There's another usage as well, which is more subtle. It means that the speaker did something that he was not expected to do. If an ex-boyfriend of the bride says 'I didn't not go to the wedding', this shows that people expected him to be absent but he went anyway. Alternatively it might be something the speaker didn't want to do, but did anyway. 'I couldn't just not think about it.'

Also a speaker can express weak agreement by using a double negative or a negative denying a negative viewpoint. For example if an expert says of something 'It is not impossible', he means that while the thing is possible, it is also very unlikely. Such sentences are often followed by a qualification – 'I can't say that he was not there' is probably going to be followed by something like 'But no-one saw him arrive.'

So our sportsman, when put on the spot about his feelings for Winnipeg, here attempts a compromise. He doesn't want to say he loves Winnipeg, because he doesn't even know the place. But he wants to be clear that he doesn't hate the city either – he might even love it if he knew it better.

Perhaps the best way to look at a double negative is by using one here. A double negative is not quite an affirmative, but it is also not not an affirmative.
 
15 January 2024
A wicked post


This post is evil, horrible and disgusting. And that's going to be a good thing. You see, here at the Profblog we like to stay ahead of the curve, and it's only a matter of time before these pejoratives become positives. Don't believe me? Take a look at 'wicked'. That's the 'wicked' with stress on the '-ed', not the one that describes things like candles. It's the 'wicked' of evil witches, of cruel, immoral impure reprobates. Yet ask children today if they would like their computer gaming skills to be 'wicked' and watch their little faces light up. 'Yeah', they'll say, 'That would be neat. It would be sick!'

In the modern lexicon of cool-speak 'wicked' has a parallel meaning as something particularly good or enjoyable. A wicked camping trip is not attending an outdoor satanic ritual but an exceptionally fine woodland experience. This is perhaps explicable. Those on the wrong side of an adversary's competitive skills may indeed think of their opponent's abilities as 'wicked' and from a puritan standpoint anything very enjoyable and fine must by definition be bad.
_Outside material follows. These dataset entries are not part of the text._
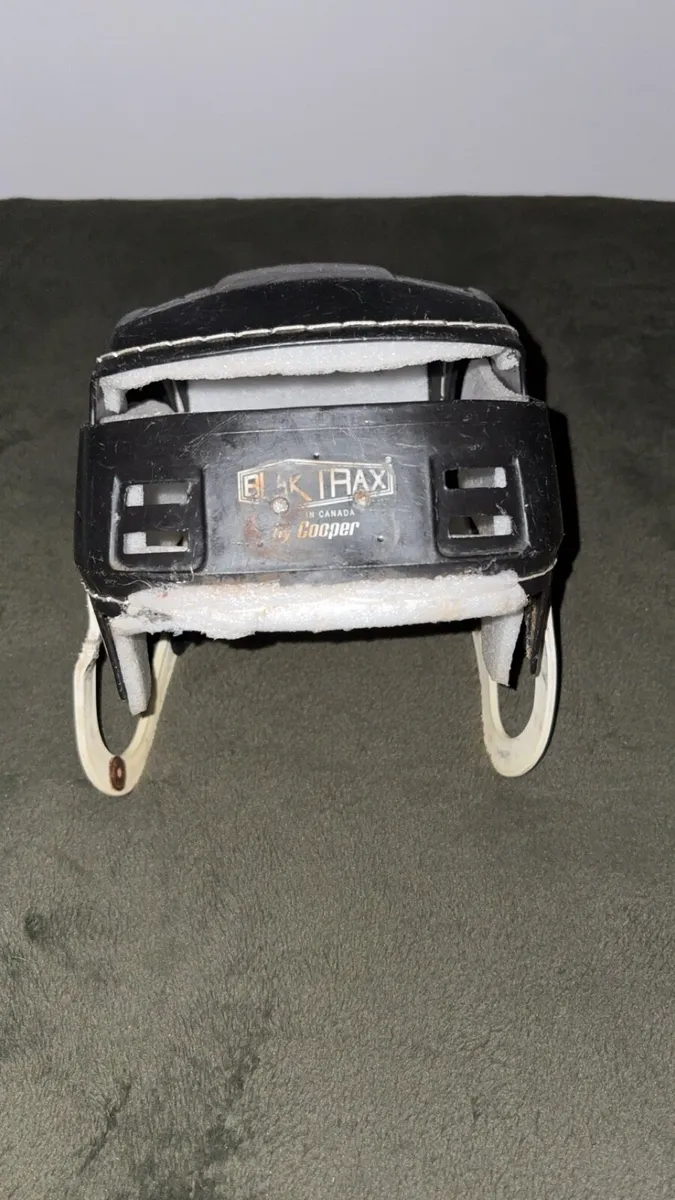 Oldstyle cooper helmet - Image 1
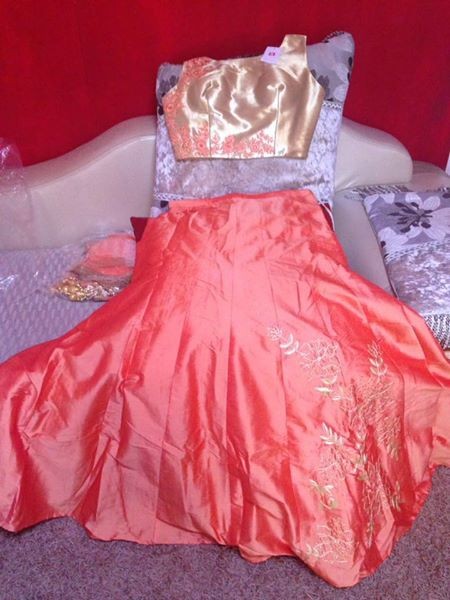 Churidar Promo  For Divali - 6 - Dresses (Women)  on Aster Vender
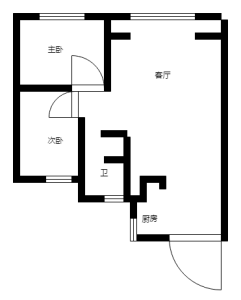天成滨江府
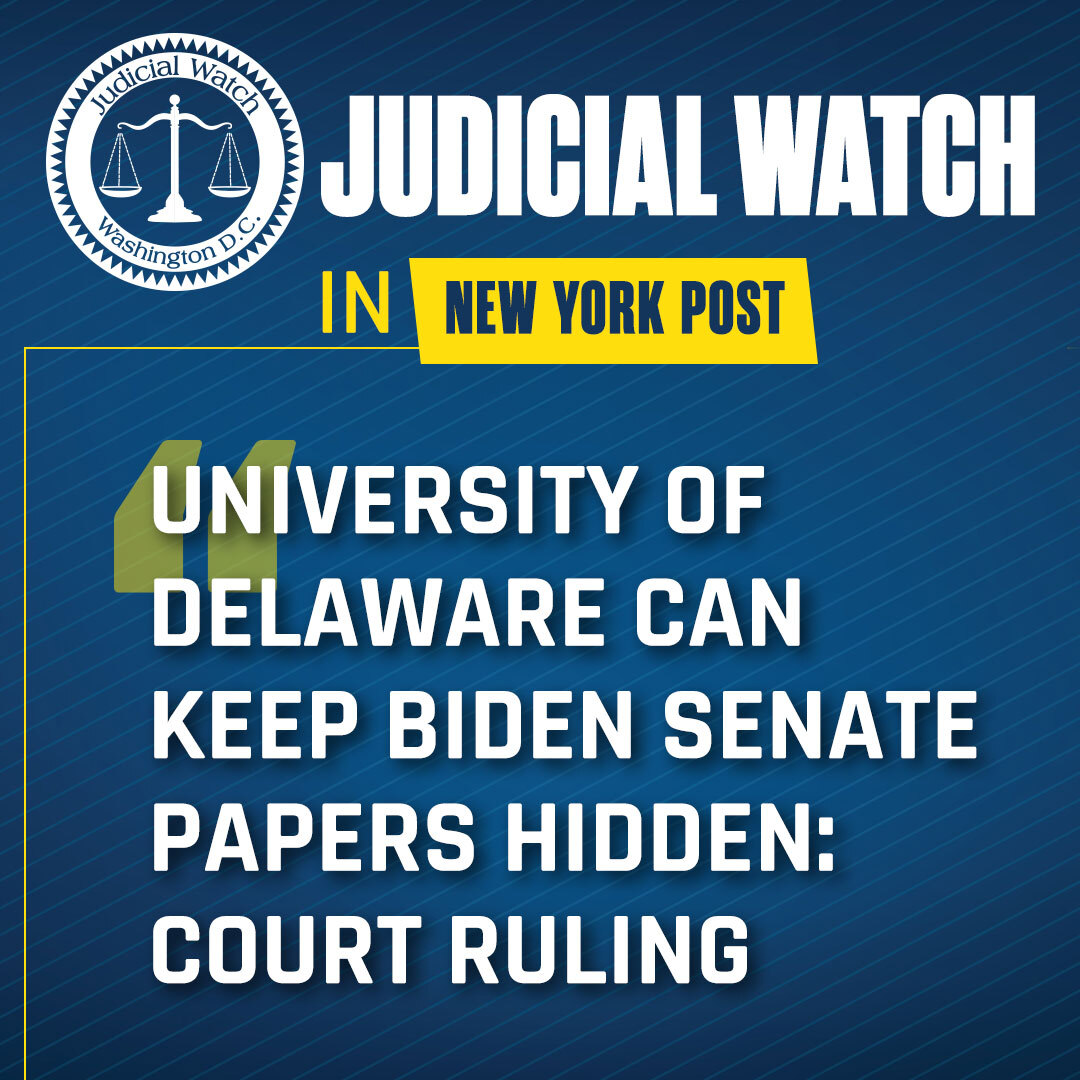 judicial-watch-on-twitter-the-delaware-supreme-court-affirmed-a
Which brings us to 'insane'. This now can mean something so good that it defies rational belief. A really good party is insane. So is a top-flight footballer's skill with a ball. So in the modern world a top tennis player can be wicked and insane – yet with any resemblance to a depraved psychopath being purely co-incidental.

There seems however no logical reason for 'sick' other than a fashionable desire for 'yoofspeak' to be different from adults and people who are not TV presenters. For the same reason a decade ago 'bad' was a synonym for 'good'. There's also some potential confusion here. A recent sci-fi TV episode had an engineer telling the captain 'Ma'am, (modern starship captains are female) your ship is sick.'

'Thank you', says the gratified commander.

A brief pause.

'Let me put that another way', says the engineer.